本作はそんなふたりにとっても思い入れ深い作品『おねがいマイメロディ』におけるそれぞれのテーマソングの中のひとつ。『マイメロがんばる』はマイペースなメロディ嬢の性格がそのまま反映された、ボサノヴァ風のゆったりとした雰囲気の曲。おそうじして紅茶飲んでおひるねしておせんたくしてクロミ様にメッ!してお買い物というストーリー。とてもがんばっている。

そして相変わらず一声発するだけで瞬時に彼女とわかる個性的な声。それこそ一流アーティストの証である。自分の可愛さは自覚していてもそのあたりの個性に関しては無自覚ゆえ、天才タイプのアーティストともいえる。

続く『ぶっちぎり☆逃亡天使』は『クロミパンク』と並ぶクロミ様の代表曲。『マイメロがんばる』から一転、生のバンドサウンドを基盤にしたアップテンポなロックナンバーである。メロディ嬢への恨み節を炸裂させた『クロミパンク』と違い、こちらはレディースチーム「クロミーズ5」のヘッドとしてのクロミ様自身の生き方をストレートに叫んでいる。バンドは切れ味鋭いアンサンブルを聴かせ、クロミ様もソウルフルな歌唱を響かせている。そんじょそこらのヤワなロックバンドなど軽く蹴散らせるパワーをもつ名曲だ。
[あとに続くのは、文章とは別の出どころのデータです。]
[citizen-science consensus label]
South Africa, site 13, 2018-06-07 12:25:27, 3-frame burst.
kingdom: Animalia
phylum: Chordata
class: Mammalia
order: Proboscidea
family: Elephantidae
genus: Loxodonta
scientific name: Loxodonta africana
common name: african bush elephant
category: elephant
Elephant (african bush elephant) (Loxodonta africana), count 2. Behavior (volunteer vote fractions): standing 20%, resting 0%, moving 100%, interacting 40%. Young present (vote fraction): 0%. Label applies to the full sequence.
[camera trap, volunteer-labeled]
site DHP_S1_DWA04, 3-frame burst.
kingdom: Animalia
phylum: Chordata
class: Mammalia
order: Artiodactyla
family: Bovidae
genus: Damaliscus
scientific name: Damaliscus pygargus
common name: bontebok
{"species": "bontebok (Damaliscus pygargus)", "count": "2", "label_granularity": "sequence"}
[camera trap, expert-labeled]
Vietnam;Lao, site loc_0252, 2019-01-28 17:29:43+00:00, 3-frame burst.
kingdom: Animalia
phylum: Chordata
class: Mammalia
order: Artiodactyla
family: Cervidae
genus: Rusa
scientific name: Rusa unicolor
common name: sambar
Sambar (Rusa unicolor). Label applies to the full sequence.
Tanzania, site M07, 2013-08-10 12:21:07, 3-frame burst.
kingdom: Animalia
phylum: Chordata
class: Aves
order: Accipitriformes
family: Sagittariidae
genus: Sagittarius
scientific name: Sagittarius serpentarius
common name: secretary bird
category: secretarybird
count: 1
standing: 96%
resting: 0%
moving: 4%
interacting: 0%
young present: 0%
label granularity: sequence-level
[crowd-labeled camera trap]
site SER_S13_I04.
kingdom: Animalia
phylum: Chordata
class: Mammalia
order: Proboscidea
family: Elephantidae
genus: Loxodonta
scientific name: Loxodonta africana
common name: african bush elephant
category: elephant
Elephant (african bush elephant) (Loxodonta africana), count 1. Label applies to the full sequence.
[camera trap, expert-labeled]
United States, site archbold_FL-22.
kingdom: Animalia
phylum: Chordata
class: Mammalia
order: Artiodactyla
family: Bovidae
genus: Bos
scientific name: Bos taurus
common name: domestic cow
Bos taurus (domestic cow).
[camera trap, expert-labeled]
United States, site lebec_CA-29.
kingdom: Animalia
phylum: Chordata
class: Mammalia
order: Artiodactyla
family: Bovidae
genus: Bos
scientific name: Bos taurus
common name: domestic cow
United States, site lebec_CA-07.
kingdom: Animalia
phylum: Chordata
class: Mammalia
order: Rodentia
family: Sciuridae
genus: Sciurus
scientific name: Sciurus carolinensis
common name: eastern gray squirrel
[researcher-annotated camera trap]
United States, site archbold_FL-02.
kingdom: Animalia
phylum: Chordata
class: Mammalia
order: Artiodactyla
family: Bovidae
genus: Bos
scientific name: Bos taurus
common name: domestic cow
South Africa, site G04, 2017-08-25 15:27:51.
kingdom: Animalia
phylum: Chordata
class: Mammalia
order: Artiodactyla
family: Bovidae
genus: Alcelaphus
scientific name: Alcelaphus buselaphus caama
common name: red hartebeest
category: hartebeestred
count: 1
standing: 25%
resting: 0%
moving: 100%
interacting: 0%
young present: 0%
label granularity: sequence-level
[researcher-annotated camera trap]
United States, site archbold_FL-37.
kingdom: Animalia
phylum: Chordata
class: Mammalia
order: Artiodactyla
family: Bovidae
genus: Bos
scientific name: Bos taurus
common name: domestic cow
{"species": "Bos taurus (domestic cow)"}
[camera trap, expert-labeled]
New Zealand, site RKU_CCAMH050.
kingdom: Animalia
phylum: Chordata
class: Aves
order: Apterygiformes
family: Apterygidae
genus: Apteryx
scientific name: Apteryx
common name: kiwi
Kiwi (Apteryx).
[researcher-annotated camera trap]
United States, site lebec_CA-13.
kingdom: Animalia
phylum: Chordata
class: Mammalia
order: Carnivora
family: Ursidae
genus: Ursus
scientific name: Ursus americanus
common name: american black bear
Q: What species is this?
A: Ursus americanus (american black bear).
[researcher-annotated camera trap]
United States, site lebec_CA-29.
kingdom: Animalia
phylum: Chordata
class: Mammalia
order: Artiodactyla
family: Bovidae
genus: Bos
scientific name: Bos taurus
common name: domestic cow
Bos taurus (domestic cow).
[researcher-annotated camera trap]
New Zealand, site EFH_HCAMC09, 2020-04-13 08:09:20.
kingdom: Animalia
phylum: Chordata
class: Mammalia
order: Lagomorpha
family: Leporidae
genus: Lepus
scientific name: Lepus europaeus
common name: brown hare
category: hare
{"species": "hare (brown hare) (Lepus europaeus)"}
3曲目、4曲目にはメロディ嬢、クロミ様のメッセージが収録されており、上記2曲は他の盤でも聴けたりするのだが、このメッセージに関してはおそらくここでしか聴けないものなので、ファンは要チェックだ。ここでもふたりの節が炸裂している。

そしてジャケットは可愛らしいメロディ嬢だけがどんと居座っているように見えるが、実は表裏一体で裏ジャケットにはダークな色合いのなかメロディ嬢と同じポーズのクロミ様が。

楽曲の性質含め相反する個性を持ったふたりの対比がわかりやすく描かれている。そして何より可愛い。これだけで持っておきたいと思わせる優れたジャケットだ。

いつの世も対照的だがどこか惹かれあうコンビというものはロマンを感じるものだ。ミック・ジャガーとキース・リチャーズ、横山大観と菱田春草、生ハムとメロン、マイメロディ嬢とクロミ様。1+1が3にも4にもなるコンビは強い。

実は今まで意外となかったが、このふたりがしっかりとしたユニットを組んで曲なんか出したらたぶんすごいことになる。空前絶後の望郷じょんがらが聴きたい。

夢の扉は開くばかりである。

平井“ファラオ”光(馬鹿よ貴方は)

ひらい“ふぁらお”ひかる●1984年3月21日生まれ、神奈川県出身。2008年に新道竜巳とのお笑いコンビ“馬鹿よ貴方は”を結成。数々のテレビ/ラジオ番組に出演するほか、『THEMANZAI2014』『M-1グランプリ2015』の決勝進出で大きな注目を集める。個人では俳優やナレーターとしても活躍。音楽・映画観賞や古代エジプト、恐竜やサンリオなど幅広い趣味を持つ。